Lilly rose to her feet again. “I’ll wait for you at the doors. I can’t hear anything more.”
“It’s the truth,” Miss Hartnett said.
Lilly looked at her. “I believe that it is. But I can’t hear anything further now. I simply can’t.” With that, she turned and fled the small room.
Chapter Twenty-Three
Val stared at the woman before him and was torn. They both needed comfort and he was at a loss in terms of how to provide it to either of them. Ris
ing to his feet, he reached into the pocket of his waistcoat and retrieved a card that belonged to his man of affairs. He pressed it into her hand along with some coins. “Go to him first thing in the morning. I’ll have made arrangements by then for you to have a place to stay and adequate funds to see to your needs.”

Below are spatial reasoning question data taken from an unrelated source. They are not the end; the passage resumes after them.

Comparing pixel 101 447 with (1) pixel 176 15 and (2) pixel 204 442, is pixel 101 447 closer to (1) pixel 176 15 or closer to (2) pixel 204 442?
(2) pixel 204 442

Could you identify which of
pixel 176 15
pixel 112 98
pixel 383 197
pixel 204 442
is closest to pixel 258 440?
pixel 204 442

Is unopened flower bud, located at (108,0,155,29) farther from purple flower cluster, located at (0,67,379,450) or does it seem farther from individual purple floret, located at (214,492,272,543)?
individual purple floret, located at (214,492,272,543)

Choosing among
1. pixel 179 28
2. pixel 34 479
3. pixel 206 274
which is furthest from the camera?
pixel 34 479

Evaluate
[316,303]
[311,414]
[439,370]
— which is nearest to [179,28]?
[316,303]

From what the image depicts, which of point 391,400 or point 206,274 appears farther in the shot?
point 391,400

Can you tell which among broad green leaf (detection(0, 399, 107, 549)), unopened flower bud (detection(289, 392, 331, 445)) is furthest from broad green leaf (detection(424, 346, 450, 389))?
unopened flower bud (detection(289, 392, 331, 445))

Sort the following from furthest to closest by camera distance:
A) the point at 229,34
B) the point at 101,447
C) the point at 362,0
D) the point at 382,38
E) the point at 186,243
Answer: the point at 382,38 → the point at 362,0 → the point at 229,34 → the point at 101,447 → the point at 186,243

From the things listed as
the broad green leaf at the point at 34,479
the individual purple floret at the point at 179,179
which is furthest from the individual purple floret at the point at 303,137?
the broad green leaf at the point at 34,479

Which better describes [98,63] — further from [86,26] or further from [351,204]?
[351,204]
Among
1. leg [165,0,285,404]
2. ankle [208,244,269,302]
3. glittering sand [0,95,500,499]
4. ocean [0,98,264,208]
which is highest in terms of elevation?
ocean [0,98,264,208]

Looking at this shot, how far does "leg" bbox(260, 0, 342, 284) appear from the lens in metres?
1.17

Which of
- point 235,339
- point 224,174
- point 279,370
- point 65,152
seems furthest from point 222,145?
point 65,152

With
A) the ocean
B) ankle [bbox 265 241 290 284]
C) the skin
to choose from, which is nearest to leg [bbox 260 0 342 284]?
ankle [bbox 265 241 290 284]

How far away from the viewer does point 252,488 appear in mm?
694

Miss Hartnett—no, Miss Elizabeth Burkhart—gave him a baleful stare. “I am not here for charity.”
“I know that you are not. I don’t think you knew who I was last night and I certainly don’t think you knew who would be with me today.”
The woman looked down at the card in her hand. “I thought she was dead. I lingered in Millstead, eking out a meager existence there as a maid of all work. But a fever swept through the area and the school. I went there in the days after and I begged the headmaster to let me see her. He told me she was among those who had perished. I didn’t know until two months ago, when the marriage of Wilhelmina Marks, her half-sister, was reported in the papers that my daughter yet lived. When she’s ready to hear that, will you tell her?”
“When she is ready to hear it, you will be able to tell her,” Val offered kindly. “She is hurt and she is shocked to the very core of her being at this moment. But she longs for a family more than anything else in this world, I think. Given time to absorb this information, she will come around.”
“I hope you are right. In the meantime, watch her carefully. Alfred is a devil, and I imagine your cousin is, as well.”
Val nodded. “Do as I said. You cannot mend your relationship with her if she will have no notion where to find you.” With that, he walked out, leaving his wife’s mother behind in the small parlor.
He found Lilly sitting at a table near the doors. She was staring out into the street as the rain trickled down. When he approached her, she looked up at him. “There’s a man outside watching us.”
Val looked up and across the street. Standing in a doorway was Stavers, the brawler turned butler. “Wait here.”